From 1995 to 2015, she was an Associate Justice on the Supreme Court of Justice, Mexico's highest federal court. A member of Morena, she has been elected to both the Senate and the Chamber of Deputies.

==Early life and education==
Sánchez Cordero was born in Mexico City on 16 July 1947. She studied law at the National Autonomous University of Mexico (UNAM). While at UNAM, she was a participant in the in 1968 student protests.

She later received judicial training at the Autonomous University of Nuevo León, the Autonomous University of Morelos, as well as the University College of Swansea in Swansea, Wales, United Kingdom. Sánchez Cordero was the first female notary public in Mexico City.

== Judicial career ==
After graduating from law school, she later became secretary of school affairs at the UNAM Faculty of Law, serving from 1976 to 1978. From 1980 to 1984, she was director of the seminar of general and legal sociology at UNAM. Sánchez Cordero served on the Supreme Court Justice of the Federal District (Mexico City) from 1993 to 1995.

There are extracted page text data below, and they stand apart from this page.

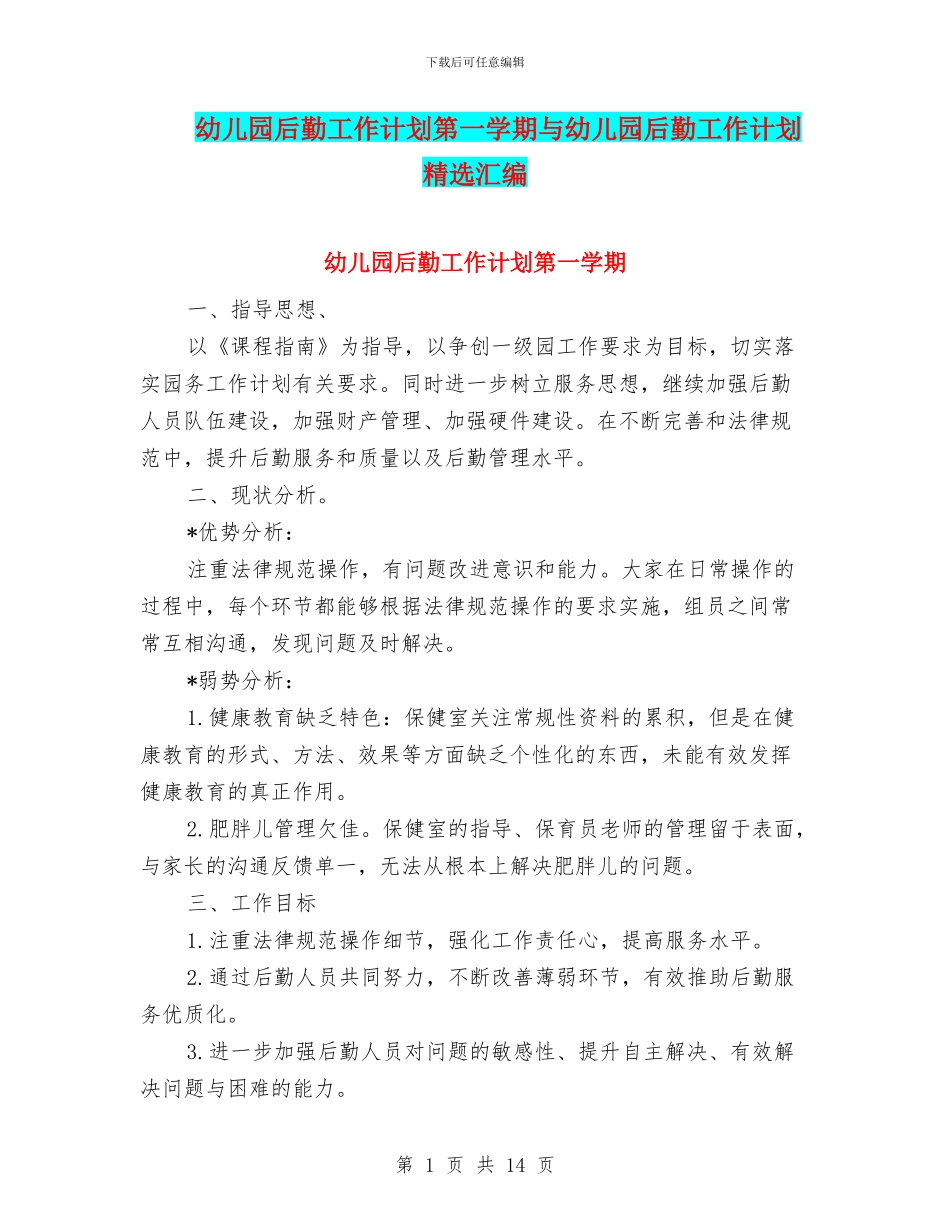 下载后可任意编辑

幼儿园后勤工作计划第一学期与幼儿园后勤工作计划精选汇编

幼儿园后勤工作计划第一学期

一、指导思想、

以《课程指南》为指导，以争创一级园工作要求为目标，切实落实园务工作计划有关要求。同时进一步树立服务思想，继续加强后勤人员队伍建设，加强财产管理、加强硬件建设。在不断完善和法律规范中，提升后勤服务和质量以及后勤管理水平。

二、现状分析。

*优势分析：

注重法律规范操作，有问题改进意识和能力。大家在日常操作的过程中，每个环节都能够根据法律规范操作的要求实施，组员之间常常互相沟通，发现问题及时解决。

*弱势分析：

1.健康教育缺乏特色：保健室关注常规性资料的累积，但是在健康教育的形式、方法、效果等方面缺乏个性化的东西，未能有效发挥健康教育的真正作用。

2.肥胖儿管理欠佳。保健室的指导、保育员老师的管理留于表面，与家长的沟通反馈单一，无法从根本上解决肥胖儿的问题。

三、工作目标

1.注重法律规范操作细节，强化工作责任心，提高服务水平。

2.通过后勤人员共同努力，不断改善薄弱环节，有效推助后勤服务优质化。

3.进一步加强后勤人员对问题的敏感性、提升自主解决、有效解决问题与困难的能力。

第 1 页 共 14 页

=== Supreme Court of Justice ===
She was appointed Minister (Associate Justice) of the Supreme Court of Justice of the Nation (SCJN) by President Ernesto Zedillo. Her nomination was confirmed by the Senate on 26 January 1995. Her appointment made her the ninth woman to hold a seat on the SCJN. She left the position on 30 November 2015.

== López Obrador administration and Senate ==
In December 2017, Andrés Manuel López Obrador (then a 2018 presidential candidate) released his proposed list of Cabinet appointments, with Sánchez Cordero as his choice for Secretary of the Interior. She was chosen by Morena to serve on its national list for the 2018 Senate election, and took office on 1 September 2018 as part of the 64th session of Congress.

She resigned from the Senate on 29 November 2018 and took office as Secretary of the Interior on 1 December 2018. Her appointment made her the first woman to serve in the position. Sánchez Cordero resigned as Secretary of the Interior in 2021 and was succeeded by Adán Augusto López, the Governor of Tabasco.

She returned to the Senate on 26 August 2021 to support the López Obrador administration's legislative agenda. Sánchez Cordero was elected President of the Senate, and served in the position until 30 August 2022, when she was succeeded by Alejandro Armenta Mier.

Sánchez Cordero declined to run for president in the 2024 election. She advised Claudia Sheinbaum during her candidacy for Morena's presidential nomination. She indicated in an interview that she did not intend to join Sheinbaum's cabinet if elected.

In the 2024 election, she was elected to the Chamber of Deputies as a plurinominal deputy for the 2024–27 term.

==Political views==
Sánchez Cordero is a self-described feminist. She is a supporter of efforts to decriminalize abortion throughout the country. The Economist describes her as a "social liberal" and "European-style social democrat." Sánchez Cordero is a supporter of same-sex marriage.

She has argued that the criminalization of marijuana has contributed to violence and deprivation, and supports decriminalization efforts. In 2024, she advocated for a state-backed social program to assist women looking to enter the workforce.

==Personal life and recognition==
Sánchez Cordero is married to Eduardo García Villegas and has three children. She and her husband own an apartment in Houston, Texas, United States. She reported income of MXN $10,688,288 in 2019, including her salary of MXN $1,914,432 plus investments. In 2013, she ranked first on Forbes Mexico's list of the fifty most powerful women in the country.